#### [WRITTEN EXERCISE]
Express the lines below as a Markdown table with columns Row and Line, one numbered row per line. Include only the lines from the one containing "Comparing rose petal" through the end of the items, and leave out blank lines.

#### [DATA LINES]
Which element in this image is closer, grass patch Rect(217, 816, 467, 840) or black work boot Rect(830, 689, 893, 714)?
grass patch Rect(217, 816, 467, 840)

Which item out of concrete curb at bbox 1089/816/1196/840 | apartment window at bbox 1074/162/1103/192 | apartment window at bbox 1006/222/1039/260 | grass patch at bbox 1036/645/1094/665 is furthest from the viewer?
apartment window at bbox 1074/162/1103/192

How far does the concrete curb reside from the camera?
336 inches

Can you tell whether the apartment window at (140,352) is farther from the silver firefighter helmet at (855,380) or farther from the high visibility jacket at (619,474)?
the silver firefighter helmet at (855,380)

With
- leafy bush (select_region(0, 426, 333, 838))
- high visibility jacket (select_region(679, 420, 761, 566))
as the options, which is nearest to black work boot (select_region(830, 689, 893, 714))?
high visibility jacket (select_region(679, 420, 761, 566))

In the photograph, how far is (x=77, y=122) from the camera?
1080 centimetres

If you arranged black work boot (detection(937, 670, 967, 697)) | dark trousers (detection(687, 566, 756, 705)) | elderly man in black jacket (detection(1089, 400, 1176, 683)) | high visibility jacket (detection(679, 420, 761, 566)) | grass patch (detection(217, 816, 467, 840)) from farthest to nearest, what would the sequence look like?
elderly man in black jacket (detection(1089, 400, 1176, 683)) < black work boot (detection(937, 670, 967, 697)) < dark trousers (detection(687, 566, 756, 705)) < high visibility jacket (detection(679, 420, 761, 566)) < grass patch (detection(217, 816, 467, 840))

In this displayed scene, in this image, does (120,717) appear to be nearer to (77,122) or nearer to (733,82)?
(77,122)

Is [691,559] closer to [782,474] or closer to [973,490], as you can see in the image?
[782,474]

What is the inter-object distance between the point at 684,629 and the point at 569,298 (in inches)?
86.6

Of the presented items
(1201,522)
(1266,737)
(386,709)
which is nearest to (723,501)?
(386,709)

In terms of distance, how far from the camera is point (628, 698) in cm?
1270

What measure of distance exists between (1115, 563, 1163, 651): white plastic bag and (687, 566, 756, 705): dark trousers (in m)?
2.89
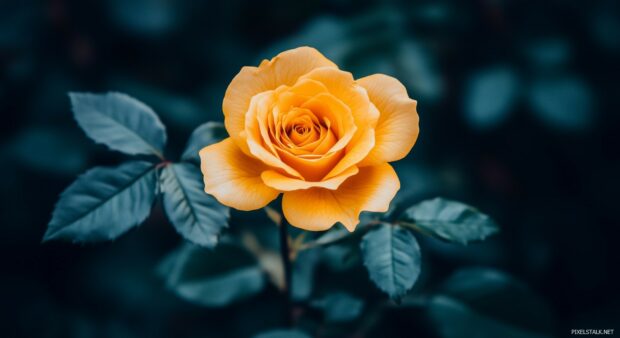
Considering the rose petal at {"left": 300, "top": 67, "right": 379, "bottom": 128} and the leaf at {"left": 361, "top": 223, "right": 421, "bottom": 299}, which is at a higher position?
the rose petal at {"left": 300, "top": 67, "right": 379, "bottom": 128}

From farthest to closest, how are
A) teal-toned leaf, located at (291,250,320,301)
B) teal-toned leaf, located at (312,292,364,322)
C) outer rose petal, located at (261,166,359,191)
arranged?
teal-toned leaf, located at (291,250,320,301)
teal-toned leaf, located at (312,292,364,322)
outer rose petal, located at (261,166,359,191)

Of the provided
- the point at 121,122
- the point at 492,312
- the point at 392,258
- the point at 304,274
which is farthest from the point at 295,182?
the point at 492,312

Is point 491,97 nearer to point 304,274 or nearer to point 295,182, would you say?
point 304,274

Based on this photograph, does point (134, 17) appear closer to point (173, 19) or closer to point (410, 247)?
point (173, 19)

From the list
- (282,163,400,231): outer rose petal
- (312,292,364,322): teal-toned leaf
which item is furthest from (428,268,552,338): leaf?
(282,163,400,231): outer rose petal

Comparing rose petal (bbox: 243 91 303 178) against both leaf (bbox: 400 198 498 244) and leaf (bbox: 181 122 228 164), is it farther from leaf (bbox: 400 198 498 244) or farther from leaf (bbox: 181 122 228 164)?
leaf (bbox: 400 198 498 244)

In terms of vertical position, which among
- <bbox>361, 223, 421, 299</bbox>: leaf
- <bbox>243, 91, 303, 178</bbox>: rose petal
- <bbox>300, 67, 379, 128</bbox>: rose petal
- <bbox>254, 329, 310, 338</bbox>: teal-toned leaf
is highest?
<bbox>300, 67, 379, 128</bbox>: rose petal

#### [EXERCISE ANSWER]
| Row | Line |
|---|---|
| 1 | Comparing rose petal (bbox: 243 91 303 178) against both leaf (bbox: 400 198 498 244) and leaf (bbox: 181 122 228 164), is it farther from leaf (bbox: 400 198 498 244) or farther from leaf (bbox: 181 122 228 164)? |
| 2 | leaf (bbox: 400 198 498 244) |
| 3 | In terms of vertical position, which among |
| 4 | - <bbox>361, 223, 421, 299</bbox>: leaf |
| 5 | - <bbox>243, 91, 303, 178</bbox>: rose petal |
| 6 | - <bbox>300, 67, 379, 128</bbox>: rose petal |
| 7 | - <bbox>254, 329, 310, 338</bbox>: teal-toned leaf |
| 8 | is highest? |
| 9 | <bbox>300, 67, 379, 128</bbox>: rose petal |